Salvini continua a strumentalizzare i bambini nel bosco


Secondo il leghista Matteo Salvini, i bambini che vengono costretti a defecare nel bosco, che non vegono mandati a scuola e che non possono frequentare coetanei crescerebbero "sani e felici".
A suo dire, sarebbe infame l'assistente sociale che tutela i loro diritti al posto di rubare i figli ai rom, così da far felici quei razzisti a cui lui promette ruspe per radere al suolo le loro abitazioni. Si inventa persino che gli assistenti sociali non andrebbero nei campi rom (anche se non è vero) e prova persino a sostenere che dovrebbero andarci i giudici, anche se non si capisce perché mai dovrebbero farlo dato che il loro lavoro si svolge nei tribunali.



Il populismo è già squallido. Usare il populismo sulla pelle di tre minori, sperando di poter delegittimare giudici e assistenti sociali pare ancor più squallido.

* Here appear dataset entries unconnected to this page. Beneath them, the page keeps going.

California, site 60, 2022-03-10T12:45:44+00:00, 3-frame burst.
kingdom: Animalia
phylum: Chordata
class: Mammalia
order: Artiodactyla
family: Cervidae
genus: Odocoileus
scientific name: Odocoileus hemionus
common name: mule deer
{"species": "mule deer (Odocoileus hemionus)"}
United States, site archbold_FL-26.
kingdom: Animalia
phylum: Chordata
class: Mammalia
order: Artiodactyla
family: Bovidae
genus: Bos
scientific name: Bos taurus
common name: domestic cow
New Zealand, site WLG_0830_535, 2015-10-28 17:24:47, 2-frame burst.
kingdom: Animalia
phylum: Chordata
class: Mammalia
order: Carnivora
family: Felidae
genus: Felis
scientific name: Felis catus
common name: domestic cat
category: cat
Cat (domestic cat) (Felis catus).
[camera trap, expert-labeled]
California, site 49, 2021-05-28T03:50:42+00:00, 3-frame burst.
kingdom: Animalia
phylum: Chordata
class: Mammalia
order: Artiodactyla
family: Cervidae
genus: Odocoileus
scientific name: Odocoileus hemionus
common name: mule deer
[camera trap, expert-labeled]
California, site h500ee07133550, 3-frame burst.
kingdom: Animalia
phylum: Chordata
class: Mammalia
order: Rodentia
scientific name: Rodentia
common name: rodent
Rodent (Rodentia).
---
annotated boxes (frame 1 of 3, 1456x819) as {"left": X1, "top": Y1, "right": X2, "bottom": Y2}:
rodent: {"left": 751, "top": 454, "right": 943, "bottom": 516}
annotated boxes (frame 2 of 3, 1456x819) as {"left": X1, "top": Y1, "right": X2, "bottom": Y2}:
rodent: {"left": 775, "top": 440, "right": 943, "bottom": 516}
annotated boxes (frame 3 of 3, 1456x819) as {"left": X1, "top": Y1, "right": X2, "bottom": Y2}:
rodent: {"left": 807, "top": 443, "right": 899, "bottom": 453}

Eppure il leghista medio gli va pure dietro, inventandosi accuse gravissime senza manco avere proce delle loro sparate:



Se Salvini è protetto dall'impunità parlamentare, forse gli assistenti sociali dovrebbero calutare l'ipotesi di querelare tutti i keghisti che li diffamano in calce ai suoi post. Ottenessero 10mila euro di risarcimento da ognuno, poi potrebbero comprarsi villoni in stile Salvini.